Intel Unveils the Tremont Microarchitecture: Going After ST Performance

Front End

The most drastic change in Tremont is not the back-end but rather the front-end. Intel upgraded the branch prediction unit, now considering it close to their big core levels of accuracy. It’s beefier with long target arrays and long histories. Tremont features a multi-level predictor. The first level predictor which is lighter can predict with no bubbles while the second-level predictor adds two cycles of bubbles before switching over. Intel says that this gives them a fairly balanced machine with good throughput on well-predicted tight loops at the L1 PB level and good coverage from the L2 PB.

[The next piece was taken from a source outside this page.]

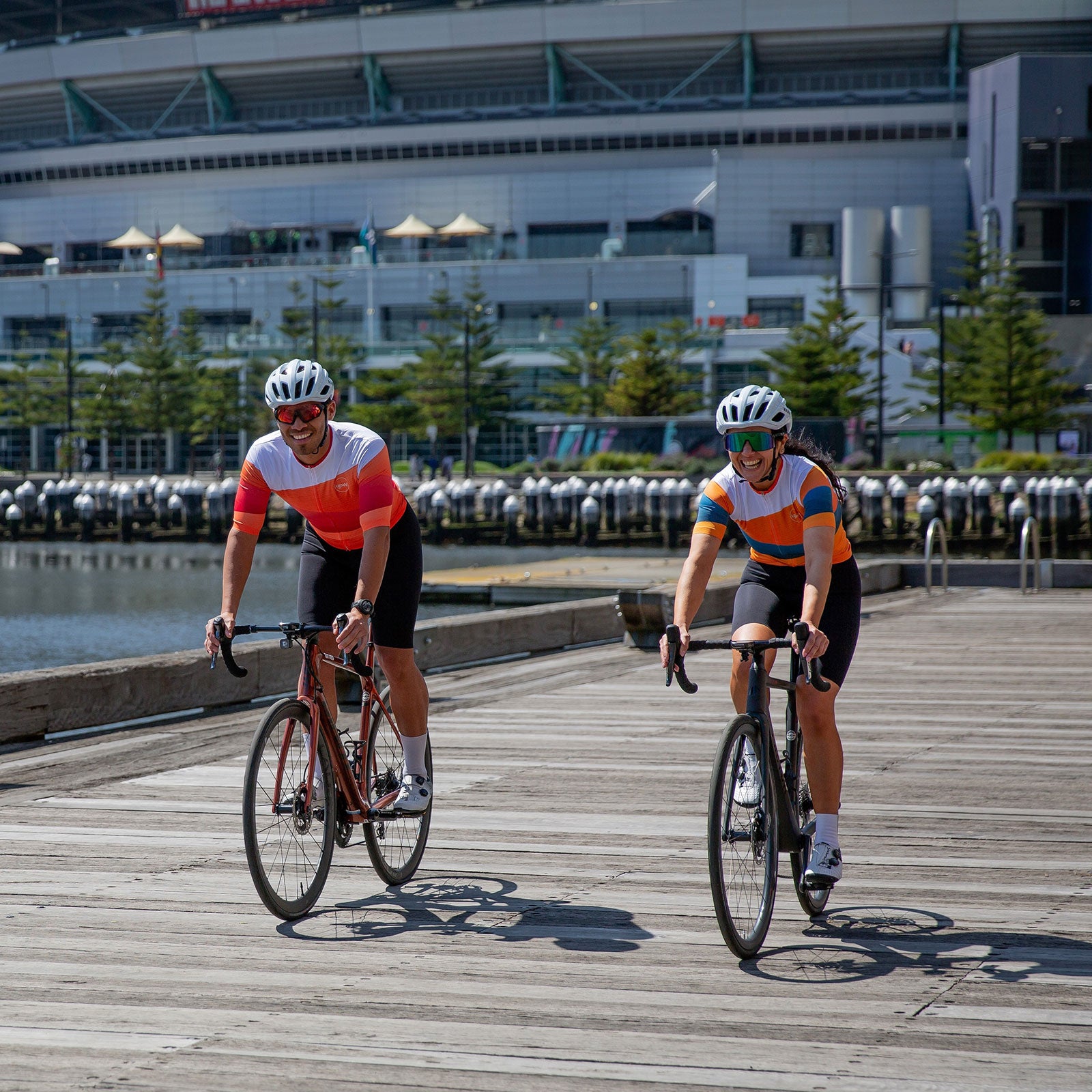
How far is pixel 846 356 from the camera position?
67438 millimetres

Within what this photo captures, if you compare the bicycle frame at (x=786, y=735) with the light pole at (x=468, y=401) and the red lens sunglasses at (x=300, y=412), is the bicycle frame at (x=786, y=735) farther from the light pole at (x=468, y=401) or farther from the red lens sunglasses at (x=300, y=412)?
the light pole at (x=468, y=401)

The branch predictor runs ahead on the 64B cache line, decoupled from the rest of the front-end, scanning 32 bytes at a time (half a line). Predict scans for branches. If a branch is encountered but is not taken, it continues to scan on. If it’s taken, you get the next starting address of the new decode stream – this is important for later on. When a branch is taken, it’s directed to fetch which will do your standard TLB and tag lookups and determine if the data is resident in the L1 cache. If the line is not in the L1 cache, a miss starts. Tremont supports up to eight outstanding misses. Likewise, if the branch is a hit, fetch will direct to retrieve it from the cache to the instruction cache data queue.


Dual-Cluster Out-of-order 3-Way Symmetric Decode

Here is why the discussion about finding new instruction streams was important. Tremont took the whole decode portion of Goldmont Plus and essentially doubled it. In other words, Tremont has a dual-cluster 3-way symmetric decode. Each cluster incorporates its own I$ data queue, 3-way decoder, and an instruction decode queue. The reason is so that each cluster can be given its own instruction stream and operate as if it’s an independent core front end.

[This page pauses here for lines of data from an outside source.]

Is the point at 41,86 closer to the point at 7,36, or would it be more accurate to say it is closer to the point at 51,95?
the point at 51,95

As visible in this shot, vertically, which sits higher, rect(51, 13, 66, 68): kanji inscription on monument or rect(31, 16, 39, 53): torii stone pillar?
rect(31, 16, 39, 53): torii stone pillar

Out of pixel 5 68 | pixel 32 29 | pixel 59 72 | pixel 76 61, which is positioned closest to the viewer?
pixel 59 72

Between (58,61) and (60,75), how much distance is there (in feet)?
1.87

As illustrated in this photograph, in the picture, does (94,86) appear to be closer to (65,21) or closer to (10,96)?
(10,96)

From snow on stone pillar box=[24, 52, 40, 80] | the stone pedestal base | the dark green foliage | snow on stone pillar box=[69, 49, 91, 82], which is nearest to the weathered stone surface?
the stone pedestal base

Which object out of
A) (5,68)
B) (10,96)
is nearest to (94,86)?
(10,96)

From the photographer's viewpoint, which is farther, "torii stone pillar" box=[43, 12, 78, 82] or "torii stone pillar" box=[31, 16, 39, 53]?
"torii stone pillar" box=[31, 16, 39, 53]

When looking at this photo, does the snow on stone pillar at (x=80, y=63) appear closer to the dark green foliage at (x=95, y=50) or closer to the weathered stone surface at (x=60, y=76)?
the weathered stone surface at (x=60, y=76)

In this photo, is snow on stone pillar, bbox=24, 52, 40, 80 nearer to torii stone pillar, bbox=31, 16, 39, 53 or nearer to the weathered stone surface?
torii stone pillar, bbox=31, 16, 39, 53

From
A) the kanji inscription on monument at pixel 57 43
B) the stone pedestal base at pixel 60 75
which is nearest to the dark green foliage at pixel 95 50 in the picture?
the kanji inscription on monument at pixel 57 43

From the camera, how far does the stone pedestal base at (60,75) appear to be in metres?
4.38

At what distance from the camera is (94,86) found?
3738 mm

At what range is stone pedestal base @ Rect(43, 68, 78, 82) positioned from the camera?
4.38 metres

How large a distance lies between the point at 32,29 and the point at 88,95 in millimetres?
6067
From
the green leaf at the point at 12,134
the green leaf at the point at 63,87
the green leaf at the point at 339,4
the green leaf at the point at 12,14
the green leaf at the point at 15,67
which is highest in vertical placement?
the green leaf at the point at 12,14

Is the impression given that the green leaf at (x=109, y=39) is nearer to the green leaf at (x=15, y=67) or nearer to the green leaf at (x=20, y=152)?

Going back to the branch predictor discussed earlier. Suppose a subroutine is called. Cluster 0 will start operating on that instruction stream, decoding instructions and storing them in its instruction decode queue. While this is happening, suppose there is a function call to another subroutine in the instruction stream. The predictor will encounter a predicted taken, determine the new target address of the new instruction stream will be set up on the second cluster to start running in parallel to the first – essentially out of order. The front end will continue to load-balance between the two decode clusters while it detects new branches, allowing predict, fetch, and decode to operate concurrently without one necessarily blocking the other.

But what does this buy them? At a high level, Tremont is now a 6-wide decode with a peak decode throughput of six x86 instructions per cycle (for the most part, ignoring some of the really complex stuff that will incur throughput penalties). You can take the standard approach which is to widen the entire front end to something like a 5-wide or even 6 inline decoders but this is quite taxing which is why you’d usually add something like a big micro-op cache to improve the power efficiency by storing decoded instructions. Tremont took a slightly different approach. Like its predecessor, Goldmont Plus, an instruction stream only passes through 3 decoders so it’s essentially the same as before, but by doubling the whole decode cluster, Tremont can operate on two instruction streams simultaneously, significantly improving the front-end throughput without the area requirement.

By the way, Tremont has the option to operate in a single-cluster mode – this is a fused option so it must be done by Intel per-chip per product. What this does is essentially disable one of the clusters entirely so you get a similar front-end to Goldmont Plus (i.e., just a standard 3-way decode). This limits the decode throughput to just three instructions per cycle, limiting the peak throughput of the machine to three. This option makes different performance-power tradeoffs and for some workloads, the lower peak power consumption per core. This mode might be set by Intel for certain products where they believe the per-core power-efficiency tradeoffs are better.


Finally, the decoded results from the decoders are queued up in its own instruction decode queues. Note that while the two streams might be decoding out of order, they are queued up in their own decoded queues in order so they can be picked up in order.